В следующую секунду он выскочили из машины. Кобылкин успел открыть дверцу, прежде чем железные пальцы брата сжались на его куртке. Пробежав три-четыре круга вокруг помятой машины за братом, Круглый остановился и сказал, чуть успокоившись:
– Слушай, мне эти четыре года на фиг не нужны, понял, экспериментатор хренов? Заново все эти долги, кредиты, беготня по банкам и Люська? Нее-е-е, брат, давай-ка меня туда, откуда забрал со своим хреновым адреналином. Верне-е-емся, верне-е-е-емся! Вернулись, твою дивизию, на четыре года назад!

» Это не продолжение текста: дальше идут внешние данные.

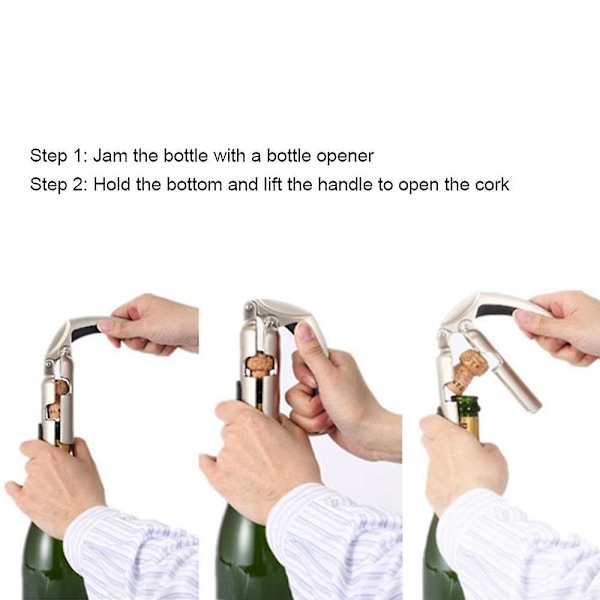 Step 1: Jam the bottle with a bottle opener
Step 2: Hold the bottom and lift the handle to open the cork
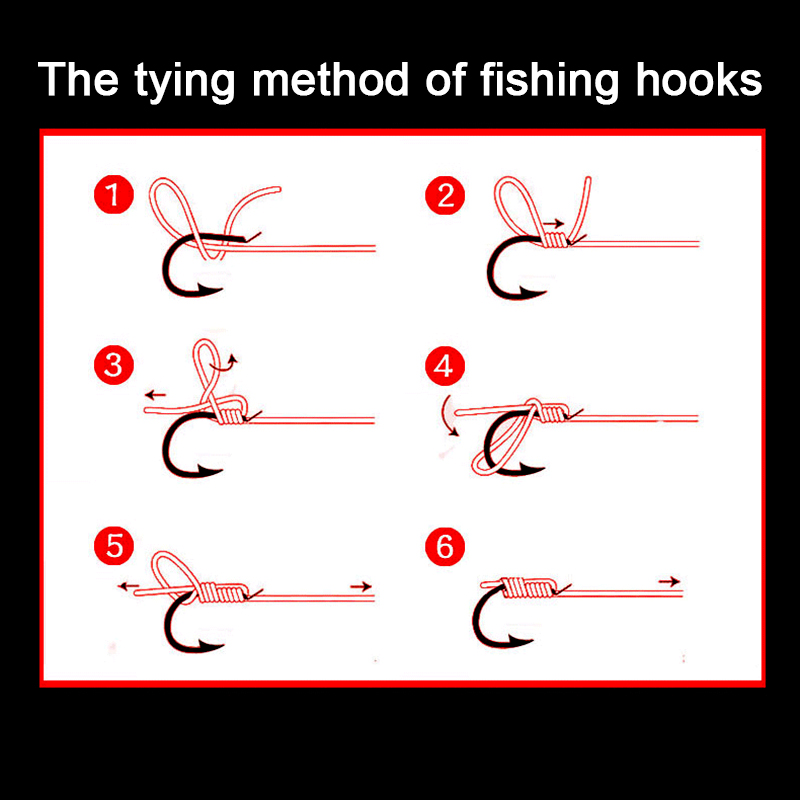 The tying method of fishing hooks

1

2

3

4

5

6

– Не психуй, – отвечал тяжело дышавший, но уже веселый Кобылкин. – Мы же не возвращались, нас сюда просто забросили, так же как из царского вагона, не по нашей воле! Я уверен, что вернуться при угрозе жизни мы сразу сможем, как тогда, с казаками, когда я один был, понимаешь? Разорался, псих… Значит, не просто так, значит, часы где-то здесь. Или зачем вообще? Что думаешь, почему в наше время-то?
Женька остыл, махнул рукой и пошел за руль. Кобылкин сел рядом. Они медленно, всматриваясь в дорогу сквозь потрескавшееся стекло, поехали дальше, мимо поворота на Колпашево, куда тогда, четыре года назад они завернули и долго ждали врача в травмпункте. Так долго, что передумали и не доехали до Нарыма и Женькиного армейского друга.
С огромным трудом, уставшие, голодные, они добрались до Парабели, где их уже ждал Женькин друг по химическим войскам Андрюха.
– Дай-ка обнять тебя ефрейтор, – разбросив руки в стороны, пошел на встречу Круглому Андрюха, оглядывая машину. – Никак без приключений не обошлося, че!
Огромный, как медведь на задних лапах, метра два ростом, косая сажень в плечах, в безразмерных валенках, расстегнутом сверху ватнике, с голой могучей грудью в том месте, где у людей обычно начинается шея, и в огромной лисьей шапке Андрюха выглядел величественно. Сгреб в охапку старого сослуживца-земелю Круглого и легко оторвал от земли.
– Тихо-тихо! – сказал Женька, вырываясь из объятий Андрюхи. – Задавишь ведь, медведь нарымский! Жрать хочу, сил терпеть нету. Это мой брат Саня, я рассказывал. Слона бы сейчас съел…
– В Нарыме обедать будем, ишь, оголодали, штучки столичные. Женка со вчерашнего дня стол варганит, нечего аппетит портить, запирайте свою телегу, и поехали, вон мой «уазик».
– Может, все-таки по шашлычку? – робко предложил Кобылкин, оглядываясь по сторонам. – Мало ли что там, в вашем Нарыме, да еще дорога непонятно какая.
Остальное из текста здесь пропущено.